Spatial reasoning question data:
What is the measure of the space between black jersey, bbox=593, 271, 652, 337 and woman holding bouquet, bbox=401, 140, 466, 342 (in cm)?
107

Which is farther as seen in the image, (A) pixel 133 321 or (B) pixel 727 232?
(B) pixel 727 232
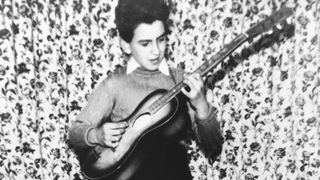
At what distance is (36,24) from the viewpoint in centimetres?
144

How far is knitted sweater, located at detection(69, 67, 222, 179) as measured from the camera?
49.9 inches

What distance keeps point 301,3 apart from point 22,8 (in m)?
1.27

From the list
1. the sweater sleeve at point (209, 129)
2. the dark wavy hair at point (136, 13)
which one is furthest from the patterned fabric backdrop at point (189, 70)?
the sweater sleeve at point (209, 129)

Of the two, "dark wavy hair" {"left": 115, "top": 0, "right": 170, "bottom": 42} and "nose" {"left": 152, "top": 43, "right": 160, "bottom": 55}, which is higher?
"dark wavy hair" {"left": 115, "top": 0, "right": 170, "bottom": 42}

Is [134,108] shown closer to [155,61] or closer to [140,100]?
[140,100]

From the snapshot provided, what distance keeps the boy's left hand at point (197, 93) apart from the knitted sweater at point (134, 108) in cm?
4

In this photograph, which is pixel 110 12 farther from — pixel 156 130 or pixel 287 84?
pixel 287 84

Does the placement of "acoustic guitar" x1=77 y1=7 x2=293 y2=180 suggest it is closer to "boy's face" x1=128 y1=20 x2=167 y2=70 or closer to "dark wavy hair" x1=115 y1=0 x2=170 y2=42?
"boy's face" x1=128 y1=20 x2=167 y2=70

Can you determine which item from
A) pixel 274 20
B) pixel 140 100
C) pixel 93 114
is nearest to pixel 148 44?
pixel 140 100

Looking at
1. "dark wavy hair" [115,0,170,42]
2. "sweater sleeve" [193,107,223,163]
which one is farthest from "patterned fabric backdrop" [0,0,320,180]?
"sweater sleeve" [193,107,223,163]

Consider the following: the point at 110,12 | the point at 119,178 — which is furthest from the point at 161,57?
the point at 119,178

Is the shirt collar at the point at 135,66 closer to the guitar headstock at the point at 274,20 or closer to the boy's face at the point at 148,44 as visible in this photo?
the boy's face at the point at 148,44

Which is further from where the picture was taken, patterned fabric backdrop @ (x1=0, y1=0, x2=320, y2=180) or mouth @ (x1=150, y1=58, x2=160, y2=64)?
patterned fabric backdrop @ (x1=0, y1=0, x2=320, y2=180)

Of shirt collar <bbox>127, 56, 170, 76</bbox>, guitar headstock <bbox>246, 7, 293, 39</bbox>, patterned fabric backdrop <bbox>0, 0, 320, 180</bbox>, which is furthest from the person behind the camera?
patterned fabric backdrop <bbox>0, 0, 320, 180</bbox>
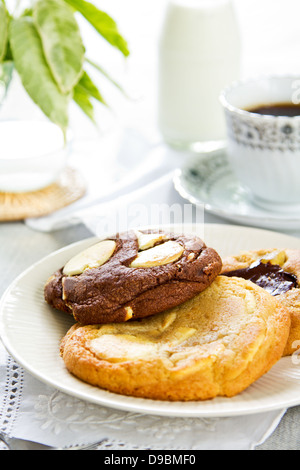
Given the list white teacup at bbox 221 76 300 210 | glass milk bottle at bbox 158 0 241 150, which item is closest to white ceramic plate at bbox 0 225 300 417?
white teacup at bbox 221 76 300 210

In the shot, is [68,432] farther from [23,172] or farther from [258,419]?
[23,172]

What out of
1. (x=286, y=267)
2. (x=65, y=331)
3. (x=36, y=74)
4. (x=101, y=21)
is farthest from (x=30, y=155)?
(x=286, y=267)

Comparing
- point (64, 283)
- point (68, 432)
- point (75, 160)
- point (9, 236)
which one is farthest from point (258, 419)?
point (75, 160)

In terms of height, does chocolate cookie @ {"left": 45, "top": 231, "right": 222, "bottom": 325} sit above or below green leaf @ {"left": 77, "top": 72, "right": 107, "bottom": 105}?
below

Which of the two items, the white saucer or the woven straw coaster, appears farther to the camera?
the woven straw coaster

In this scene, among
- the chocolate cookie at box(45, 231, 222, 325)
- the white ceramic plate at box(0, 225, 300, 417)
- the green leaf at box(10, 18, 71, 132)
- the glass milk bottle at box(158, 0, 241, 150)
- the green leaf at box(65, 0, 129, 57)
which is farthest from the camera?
the glass milk bottle at box(158, 0, 241, 150)

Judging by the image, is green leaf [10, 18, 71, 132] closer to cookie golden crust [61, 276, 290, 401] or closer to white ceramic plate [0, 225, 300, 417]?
white ceramic plate [0, 225, 300, 417]

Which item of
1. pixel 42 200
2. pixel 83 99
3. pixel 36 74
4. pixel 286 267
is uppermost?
pixel 36 74

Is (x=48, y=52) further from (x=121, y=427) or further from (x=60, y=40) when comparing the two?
(x=121, y=427)
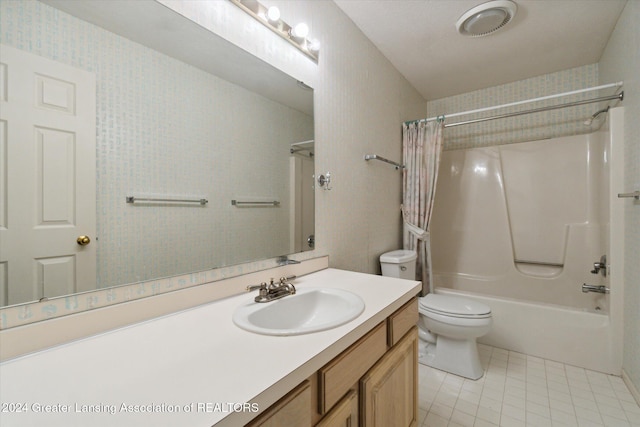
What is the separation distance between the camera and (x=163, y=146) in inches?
34.5

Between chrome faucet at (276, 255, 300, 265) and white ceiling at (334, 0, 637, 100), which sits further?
white ceiling at (334, 0, 637, 100)

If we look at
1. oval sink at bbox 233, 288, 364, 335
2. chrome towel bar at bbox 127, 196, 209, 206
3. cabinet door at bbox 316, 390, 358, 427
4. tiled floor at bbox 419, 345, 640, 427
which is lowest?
tiled floor at bbox 419, 345, 640, 427

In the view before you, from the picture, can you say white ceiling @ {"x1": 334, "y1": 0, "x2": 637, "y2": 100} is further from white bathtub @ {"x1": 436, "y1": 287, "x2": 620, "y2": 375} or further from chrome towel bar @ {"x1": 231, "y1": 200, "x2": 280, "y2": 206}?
Result: white bathtub @ {"x1": 436, "y1": 287, "x2": 620, "y2": 375}

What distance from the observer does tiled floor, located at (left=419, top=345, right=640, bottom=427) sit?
1425mm

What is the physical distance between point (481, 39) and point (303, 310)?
2.24 metres

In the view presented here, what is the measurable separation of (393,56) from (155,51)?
1891 mm

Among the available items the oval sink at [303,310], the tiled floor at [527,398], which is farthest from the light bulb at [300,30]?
the tiled floor at [527,398]

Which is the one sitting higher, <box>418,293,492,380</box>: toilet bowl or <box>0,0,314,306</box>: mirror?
<box>0,0,314,306</box>: mirror

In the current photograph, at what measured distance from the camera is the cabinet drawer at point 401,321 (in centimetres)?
97

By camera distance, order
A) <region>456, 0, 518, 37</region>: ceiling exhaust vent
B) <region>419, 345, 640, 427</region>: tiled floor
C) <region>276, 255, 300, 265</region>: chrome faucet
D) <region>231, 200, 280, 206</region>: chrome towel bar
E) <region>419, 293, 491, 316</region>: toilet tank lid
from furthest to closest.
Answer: <region>419, 293, 491, 316</region>: toilet tank lid → <region>456, 0, 518, 37</region>: ceiling exhaust vent → <region>419, 345, 640, 427</region>: tiled floor → <region>276, 255, 300, 265</region>: chrome faucet → <region>231, 200, 280, 206</region>: chrome towel bar

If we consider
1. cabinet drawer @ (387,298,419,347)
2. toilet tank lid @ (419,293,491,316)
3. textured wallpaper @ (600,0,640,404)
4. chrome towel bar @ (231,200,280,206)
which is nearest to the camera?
cabinet drawer @ (387,298,419,347)

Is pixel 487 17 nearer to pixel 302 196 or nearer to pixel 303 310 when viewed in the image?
pixel 302 196

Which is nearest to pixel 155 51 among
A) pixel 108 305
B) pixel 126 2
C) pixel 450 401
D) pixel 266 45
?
pixel 126 2

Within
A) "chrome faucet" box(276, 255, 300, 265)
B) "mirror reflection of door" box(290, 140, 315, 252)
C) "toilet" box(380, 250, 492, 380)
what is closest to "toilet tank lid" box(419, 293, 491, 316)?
"toilet" box(380, 250, 492, 380)
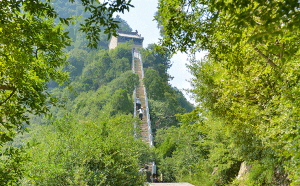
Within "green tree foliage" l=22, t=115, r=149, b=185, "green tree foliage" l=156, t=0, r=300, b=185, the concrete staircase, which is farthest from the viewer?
the concrete staircase

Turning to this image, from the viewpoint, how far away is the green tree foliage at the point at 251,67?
1.90 metres

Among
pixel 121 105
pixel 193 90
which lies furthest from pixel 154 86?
pixel 193 90

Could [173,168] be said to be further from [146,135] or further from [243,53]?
[243,53]

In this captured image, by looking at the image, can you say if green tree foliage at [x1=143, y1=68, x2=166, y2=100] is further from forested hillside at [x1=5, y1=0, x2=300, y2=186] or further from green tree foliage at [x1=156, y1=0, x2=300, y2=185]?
green tree foliage at [x1=156, y1=0, x2=300, y2=185]

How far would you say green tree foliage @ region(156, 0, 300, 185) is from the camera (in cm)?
190

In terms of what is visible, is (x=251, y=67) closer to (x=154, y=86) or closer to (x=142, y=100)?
(x=142, y=100)

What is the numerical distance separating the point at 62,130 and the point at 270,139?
7335 millimetres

Problem to solve: Extract, exactly as they appear, the lines from the one containing "Could [173,168] be" through the final line.

In response:
Could [173,168] be said to be further from [146,135] or further from [243,53]?
[243,53]

In this captured image, by looking at the image, can you say if green tree foliage at [x1=143, y1=68, x2=166, y2=100] is further from forested hillside at [x1=5, y1=0, x2=300, y2=186] or further from green tree foliage at [x1=156, y1=0, x2=300, y2=185]?
green tree foliage at [x1=156, y1=0, x2=300, y2=185]

How far would you say green tree foliage @ region(156, 0, 300, 185) is from the camera (in cm)?
190

In terms of what is visible, is (x=251, y=67) closer to (x=154, y=86) or closer to (x=142, y=100)?
(x=142, y=100)

What is the numerical distance separating the point at 62,130 and the point at 270,139?
7335 millimetres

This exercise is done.